Temporal Representation and Reasoning, International Syposium on (2005)
June 23, 2005 to June 25, 2005
DOI Bookmark: http://doi.ieeecomputersociety.org/10.1109/TIME.2005.28
Stéphane Demri , LSV/CNRS UMR 8643 & INRIA Futurs projet SECSI & ENS Cachan
David Nowak , LSV/CNRS UMR 8643 & INRIA Futurs projet SECSI & ENS Cachan
Ranko Lazić , University of Warwick
Constraint LTL, a generalization of LTL over Presburger constraints, is often used as a formal language to specify the behavior of operational models with constraints. The freeze quantifier can be part of the language, as in some real-time logics, but this variable-binding mechanism is quite general and ubiquitous in many logical languages (first-order temporal logics, hybrid logics, logics for sequence diagrams, navigation logics, etc.).

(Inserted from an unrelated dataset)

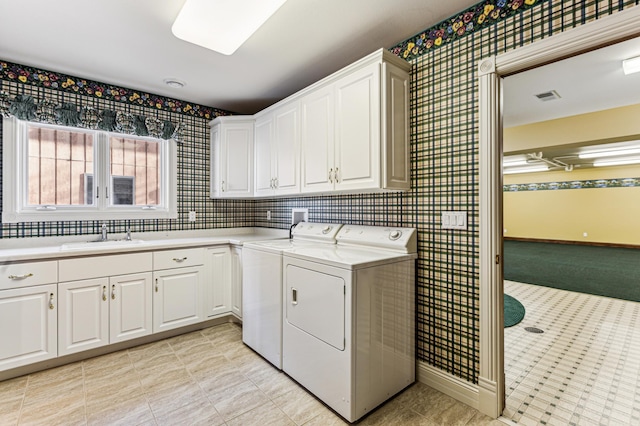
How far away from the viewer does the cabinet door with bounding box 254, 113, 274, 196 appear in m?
3.03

We show that Constraint LTL over the simple domain (N,=) augmented with the freeze operator is undecidable which is a surprising result regarding the poor language for constraints (only equality tests). Many versions of freeze-free Constraint LTL are decidable over domains with qualitative predicates and our undecidability result actually establishes \sum _1^1 -completeness. On the positive side, we provide complexity results when the domain is finite (EXPSPACE-completeness) or when the formulae are flat in a sense introduced in the paper.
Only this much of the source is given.